I Dissertation analysis guide

In this chapter we're going to provide a guide for how to get started working with your dissertation data. It's important to note that this guide won't work for every project and every kind of data - and nothing in this chapter should supersede advice your supervisor has given you. Rather, this chapter is here to help guide you through the initial steps of working with quantitative data and to show you how what you have learned in RM2 maps on to your dissertation project.

I.0.1 Before R

Before you touch R, you need to make sure you understand your design, data, and analysis plan. This will make your work in R considerably easier. Before you start coding, make sure you have answers to the following questions:

I.0.2 Study design

  • What is the design of your study?
  • What are your variables?
    • Are they IVs/predictors/correlation variables?
    • How many levels do they have?
      • Are they between or within-subject?
  • What are your DVs?
    • How will you calculate them? For example, do you need to take a mean of several of questionnaire items or reaction times from multiple trials?
  • What are your hypotheses?
  • Do you have any demographic data included in the data files?
  • Thinking back to the concept of tidy data, how many variables will you have?

I.0.3 Data wrangling considerations

  • What does each variable in your data set represent?
    • Do you want to rename any variables to make them easier to work with?
      • Do you have a convention for naming variables? For example, I use all lower-case variables and words are always separated by underscores, e.g., group_data.
    • Are there any variables that are not necessary for the analysis? For example, consent forms.
    • Are there minimum and maximum values for any of your variables?
  • Do you have multiple data sets you need to join together?
    • Do they have a common variable? For example, does each file have the participant ID or a question number?
  • Do you need to create any new variables? For example, the mean or sum of a number of questionnaire items to give a total scale score?
  • What type of data should each variable be?
    • Are there any variables that you need to convert to factors?
  • Do you need to recode any variables? For example, 1 = male, 2 = female, or perhaps reverse coding questionnaire responses.
  • Do you have a rule for outlier exclusion/replacement?
  • Do you need to exclude any participants? For example, if they score below a certain threshold, if they are non-native speakers etc.
  • Is there any missing data for each variable?
    • What will you do about missing data?
  • Do you need to tidy your data?

I.0.4 Data analysis

  • What descriptive statistics do you need to calculate for each variable?
    • Do you need to calculate descriptive by groups?
    • Are the descriptive statistics similar to values reported in other studies that have used the same measures. Are they similar? If not, what is the explanation?
  • How will you visualize your data?
  • Do you need to transform your data?
  • Do you need to conduct any kind of reliability analysis?
  • What type of inferential tests are you going to conduct?
    • Where appropriate, do you need to perform one or two-tailed hypothesis testing?
    • Do you need to do any dummy coding for regression models?
  • What assumptions do you need to test in order to perform your analyses?
    • What will you do if your data do not meet these assumptions?
  • Do you need to apply a correction for multiple comparison testing? If so, which one?
  • Do you need to calculate measures of effect size? If so, which ones?
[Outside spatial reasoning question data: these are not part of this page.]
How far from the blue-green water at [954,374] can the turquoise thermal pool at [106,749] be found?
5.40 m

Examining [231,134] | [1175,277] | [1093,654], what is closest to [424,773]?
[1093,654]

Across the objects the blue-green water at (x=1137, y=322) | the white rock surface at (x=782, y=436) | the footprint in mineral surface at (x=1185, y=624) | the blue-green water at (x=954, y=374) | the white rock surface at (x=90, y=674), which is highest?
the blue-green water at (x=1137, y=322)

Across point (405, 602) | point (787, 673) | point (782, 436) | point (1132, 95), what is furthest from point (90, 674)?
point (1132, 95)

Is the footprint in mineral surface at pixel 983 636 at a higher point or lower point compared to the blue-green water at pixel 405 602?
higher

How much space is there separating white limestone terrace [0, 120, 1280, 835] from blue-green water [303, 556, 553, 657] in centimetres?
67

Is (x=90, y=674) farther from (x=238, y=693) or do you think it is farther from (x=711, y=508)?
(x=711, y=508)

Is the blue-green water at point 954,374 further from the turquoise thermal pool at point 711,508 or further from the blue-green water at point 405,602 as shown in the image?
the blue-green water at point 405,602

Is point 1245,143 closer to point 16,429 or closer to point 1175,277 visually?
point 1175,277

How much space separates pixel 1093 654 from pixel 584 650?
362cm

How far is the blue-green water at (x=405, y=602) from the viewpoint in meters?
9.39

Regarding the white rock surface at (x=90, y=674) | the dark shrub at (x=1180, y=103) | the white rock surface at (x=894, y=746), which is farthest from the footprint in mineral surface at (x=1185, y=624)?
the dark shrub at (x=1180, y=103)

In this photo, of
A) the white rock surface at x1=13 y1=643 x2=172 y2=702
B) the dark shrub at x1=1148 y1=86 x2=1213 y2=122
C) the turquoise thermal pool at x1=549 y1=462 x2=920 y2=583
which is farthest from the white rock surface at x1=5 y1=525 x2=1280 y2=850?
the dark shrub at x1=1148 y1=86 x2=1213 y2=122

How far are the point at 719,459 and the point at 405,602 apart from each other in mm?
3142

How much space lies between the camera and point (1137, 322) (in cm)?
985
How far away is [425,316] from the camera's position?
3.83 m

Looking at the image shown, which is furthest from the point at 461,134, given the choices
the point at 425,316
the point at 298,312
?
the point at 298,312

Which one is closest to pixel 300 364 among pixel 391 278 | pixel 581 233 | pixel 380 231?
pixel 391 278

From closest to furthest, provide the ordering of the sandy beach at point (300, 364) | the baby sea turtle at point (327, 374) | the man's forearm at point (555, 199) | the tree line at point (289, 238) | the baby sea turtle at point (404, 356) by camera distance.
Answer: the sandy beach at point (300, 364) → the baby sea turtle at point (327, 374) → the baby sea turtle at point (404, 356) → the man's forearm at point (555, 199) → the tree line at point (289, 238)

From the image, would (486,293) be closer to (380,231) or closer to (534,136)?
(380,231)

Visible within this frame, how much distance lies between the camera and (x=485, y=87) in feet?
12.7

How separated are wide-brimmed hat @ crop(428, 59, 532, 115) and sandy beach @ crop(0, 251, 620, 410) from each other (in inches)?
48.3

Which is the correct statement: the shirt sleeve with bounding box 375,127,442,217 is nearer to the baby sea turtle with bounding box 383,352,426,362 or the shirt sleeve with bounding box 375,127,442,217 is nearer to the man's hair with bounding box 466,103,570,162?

If this looks like a lot of work - it is. It's important to remember that a lot of the problems that students face with R are really nothing to do with R. In order to wrangle and analyse your data you first need to understand the data that you have. If you don't know what your independent and dependent variables are or what analysis you're supposed to be running, it doesn't matter what statistical software you are using, you won't be able to complete your task. Don't rush or skip any part of the preparation, it will make coding much harder. If you know the answers to all of the above questions then it means you're ready to get started in R.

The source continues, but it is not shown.